APPEAL from a judgment of the Superior Court of Los
Angeles County. Shannon Knight, Judge. Affirmed.
Laura R. Vavakin, under appointment by the Court of
Appeal, for Defendant and Appellant.
Xavier Becerra, Attorney General, Lance E. Winters, Chief
Assistant Attorney General, Susan Sullivan Pithey, Senior
Assistant Attorney General, Michael R. Johnsen and Yun K. Lee,
Deputy Attorneys General, for Plaintiff and Respondent.
_________________________________
Glen Dale Evans appeals the judgment entered following a
jury trial in which he was convicted of one felony count of
dissuading a witness from reporting a crime (Pen. Code,1 § 136.1,
subd. (b)(1); count 1), two felony counts of vandalism causing over
$400 damage (§ 594, subd. (a); counts 2, 4), and one count of
misdemeanor domestic battery (§ 243, subd. (e)(1); count 3), a
lesser included offense of felony injury to a spouse (§ 273.5, subd.

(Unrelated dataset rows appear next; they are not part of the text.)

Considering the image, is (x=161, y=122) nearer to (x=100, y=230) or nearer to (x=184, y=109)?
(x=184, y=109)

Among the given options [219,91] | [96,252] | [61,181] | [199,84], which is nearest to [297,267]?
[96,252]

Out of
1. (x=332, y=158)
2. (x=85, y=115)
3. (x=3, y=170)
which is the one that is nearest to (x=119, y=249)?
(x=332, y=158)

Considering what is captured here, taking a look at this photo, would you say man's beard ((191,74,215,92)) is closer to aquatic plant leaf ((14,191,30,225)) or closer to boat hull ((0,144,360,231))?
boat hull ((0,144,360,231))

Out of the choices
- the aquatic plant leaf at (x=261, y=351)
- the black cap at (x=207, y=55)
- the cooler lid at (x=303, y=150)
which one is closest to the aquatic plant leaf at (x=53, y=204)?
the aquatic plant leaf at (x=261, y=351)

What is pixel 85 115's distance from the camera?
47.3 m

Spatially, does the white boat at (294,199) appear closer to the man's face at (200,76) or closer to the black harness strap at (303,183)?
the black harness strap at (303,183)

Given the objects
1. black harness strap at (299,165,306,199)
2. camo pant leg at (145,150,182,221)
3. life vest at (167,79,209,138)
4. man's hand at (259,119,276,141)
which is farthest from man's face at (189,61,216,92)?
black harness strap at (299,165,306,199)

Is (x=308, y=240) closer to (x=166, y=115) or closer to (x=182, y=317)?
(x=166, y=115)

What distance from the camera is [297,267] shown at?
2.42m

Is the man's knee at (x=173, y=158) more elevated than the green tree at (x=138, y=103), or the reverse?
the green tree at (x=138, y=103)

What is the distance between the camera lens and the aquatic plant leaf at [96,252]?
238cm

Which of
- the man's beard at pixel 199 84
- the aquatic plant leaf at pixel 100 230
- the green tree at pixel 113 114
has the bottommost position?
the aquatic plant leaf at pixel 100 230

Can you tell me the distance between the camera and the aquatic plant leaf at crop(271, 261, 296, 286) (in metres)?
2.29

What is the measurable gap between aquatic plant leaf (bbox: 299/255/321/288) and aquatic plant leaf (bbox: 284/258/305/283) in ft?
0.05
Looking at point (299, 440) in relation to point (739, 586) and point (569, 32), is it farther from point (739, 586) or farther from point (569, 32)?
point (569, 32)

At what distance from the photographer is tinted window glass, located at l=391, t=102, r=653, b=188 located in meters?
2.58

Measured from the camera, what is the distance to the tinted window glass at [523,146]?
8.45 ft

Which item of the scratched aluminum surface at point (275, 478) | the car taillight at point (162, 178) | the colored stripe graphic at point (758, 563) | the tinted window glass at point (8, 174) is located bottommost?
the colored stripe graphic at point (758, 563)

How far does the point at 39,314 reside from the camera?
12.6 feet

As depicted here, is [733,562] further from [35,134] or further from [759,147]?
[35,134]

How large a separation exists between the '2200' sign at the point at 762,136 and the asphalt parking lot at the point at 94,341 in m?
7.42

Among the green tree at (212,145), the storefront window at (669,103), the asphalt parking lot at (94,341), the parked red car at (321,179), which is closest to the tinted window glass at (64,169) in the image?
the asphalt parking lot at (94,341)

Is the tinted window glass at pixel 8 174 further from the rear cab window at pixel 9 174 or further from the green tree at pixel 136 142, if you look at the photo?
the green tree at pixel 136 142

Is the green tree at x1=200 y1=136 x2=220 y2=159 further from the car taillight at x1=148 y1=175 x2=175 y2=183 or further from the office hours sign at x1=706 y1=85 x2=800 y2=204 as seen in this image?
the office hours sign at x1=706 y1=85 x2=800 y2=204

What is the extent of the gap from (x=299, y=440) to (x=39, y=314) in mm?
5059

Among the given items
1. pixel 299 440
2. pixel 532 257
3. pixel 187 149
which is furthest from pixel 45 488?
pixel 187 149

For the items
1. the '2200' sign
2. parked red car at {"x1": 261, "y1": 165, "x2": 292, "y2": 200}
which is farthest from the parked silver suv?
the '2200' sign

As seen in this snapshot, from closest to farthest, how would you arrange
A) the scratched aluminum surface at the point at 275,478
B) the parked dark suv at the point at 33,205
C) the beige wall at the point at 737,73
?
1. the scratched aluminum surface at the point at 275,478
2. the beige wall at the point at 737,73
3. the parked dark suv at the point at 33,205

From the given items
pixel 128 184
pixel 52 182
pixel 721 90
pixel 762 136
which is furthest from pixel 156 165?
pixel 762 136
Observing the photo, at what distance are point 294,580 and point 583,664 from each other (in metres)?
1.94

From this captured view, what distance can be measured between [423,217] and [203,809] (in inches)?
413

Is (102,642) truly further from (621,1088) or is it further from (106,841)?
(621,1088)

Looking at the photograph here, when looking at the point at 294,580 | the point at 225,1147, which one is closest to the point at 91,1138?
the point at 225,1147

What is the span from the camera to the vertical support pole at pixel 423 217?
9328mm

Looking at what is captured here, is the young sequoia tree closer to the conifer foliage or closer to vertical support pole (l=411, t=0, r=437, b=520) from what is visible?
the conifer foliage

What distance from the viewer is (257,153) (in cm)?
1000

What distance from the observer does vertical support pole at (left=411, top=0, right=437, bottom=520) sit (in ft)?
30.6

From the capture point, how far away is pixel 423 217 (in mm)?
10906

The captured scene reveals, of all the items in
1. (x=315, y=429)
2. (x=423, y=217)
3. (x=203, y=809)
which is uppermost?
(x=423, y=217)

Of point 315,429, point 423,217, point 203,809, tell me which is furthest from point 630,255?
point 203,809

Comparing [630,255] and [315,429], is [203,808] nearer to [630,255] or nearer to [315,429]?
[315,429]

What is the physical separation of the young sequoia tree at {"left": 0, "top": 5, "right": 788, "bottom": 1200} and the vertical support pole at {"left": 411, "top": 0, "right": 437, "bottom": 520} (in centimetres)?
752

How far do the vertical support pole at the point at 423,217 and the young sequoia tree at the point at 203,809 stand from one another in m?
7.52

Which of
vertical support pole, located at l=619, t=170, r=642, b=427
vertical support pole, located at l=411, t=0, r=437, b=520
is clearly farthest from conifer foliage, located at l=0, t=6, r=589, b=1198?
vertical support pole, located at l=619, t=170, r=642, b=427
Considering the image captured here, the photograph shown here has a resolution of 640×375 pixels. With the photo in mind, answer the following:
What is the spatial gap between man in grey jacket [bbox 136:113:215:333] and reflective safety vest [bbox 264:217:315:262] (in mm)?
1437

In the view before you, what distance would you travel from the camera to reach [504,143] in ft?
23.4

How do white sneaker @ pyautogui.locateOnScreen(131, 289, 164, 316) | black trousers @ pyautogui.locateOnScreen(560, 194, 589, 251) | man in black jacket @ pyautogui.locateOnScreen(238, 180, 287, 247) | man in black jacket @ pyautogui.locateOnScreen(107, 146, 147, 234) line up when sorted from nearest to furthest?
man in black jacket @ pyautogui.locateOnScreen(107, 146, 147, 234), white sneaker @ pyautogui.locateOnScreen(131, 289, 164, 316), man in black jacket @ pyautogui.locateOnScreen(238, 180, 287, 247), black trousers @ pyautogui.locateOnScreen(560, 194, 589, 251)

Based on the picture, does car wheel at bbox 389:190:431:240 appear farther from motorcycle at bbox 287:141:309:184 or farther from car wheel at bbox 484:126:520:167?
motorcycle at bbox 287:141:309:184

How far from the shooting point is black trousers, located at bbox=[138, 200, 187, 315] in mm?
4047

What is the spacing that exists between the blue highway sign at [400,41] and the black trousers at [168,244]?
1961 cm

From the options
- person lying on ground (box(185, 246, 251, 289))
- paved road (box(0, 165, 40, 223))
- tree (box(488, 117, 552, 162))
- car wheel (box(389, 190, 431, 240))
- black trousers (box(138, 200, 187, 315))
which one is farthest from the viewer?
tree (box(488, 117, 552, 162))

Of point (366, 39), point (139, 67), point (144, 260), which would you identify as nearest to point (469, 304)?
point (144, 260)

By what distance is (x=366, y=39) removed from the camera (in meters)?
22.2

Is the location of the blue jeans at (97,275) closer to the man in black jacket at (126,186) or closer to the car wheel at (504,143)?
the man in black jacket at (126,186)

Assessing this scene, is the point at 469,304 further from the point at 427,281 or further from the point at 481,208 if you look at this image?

(a)). In bifurcated proceedings, the trial court found true the
allegations that appellant was previously convicted of three
serious or violent felonies under the “Three Strikes” law (§§ 667,
subd. (d), 1170.12, subd. (b)), and served two prison terms
pursuant to section 667.5, subdivision (b). The trial court
sentenced appellant to 25 years to life plus four years in state
prison.
Appellant contends the prosecutor committed prejudicial
error by misstating the law on the reasonable doubt standard,
thereby reducing the People’s burden of proof in violation of
appellant’s Sixth and Fourteenth Amendments’ fair trial and due
process rights. Appellant further contends that defense counsel’s
failure to object to the prosecutor’s misstatement of law
constituted ineffective assistance of counsel. We disagree and
affirm.
FACTUAL BACKGROUND
Appellant and Lawson were married in February 2015, but
in June 2018 they were in the process of separating, and by
September of that year they were legally separated. In June
2018, Lawson was living in an apartment with her cousin, her 16-
1 Undesignated statutory references are to the Penal Code.
2
year-old son, and her two daughters.2 Appellant did not live
there, but visited periodically.
On June 20, 2018, appellant arrived at Lawson’s apartment
and kicked the door open. Lawson repeatedly asked him to leave,
but appellant refused and called Lawson names as he and
Lawson began arguing. When Lawson tried to leave the
apartment, appellant became violent⎯he grabbed her, threw her
against the wall, and ordered her to sit on the couch. He then
took Lawson’s cell phone and took a nap.
Appellant’s cell phone rang while he was sleeping, and
Lawson picked it up. Scrolling through the phone, Lawson saw
that appellant had been communicating with a woman.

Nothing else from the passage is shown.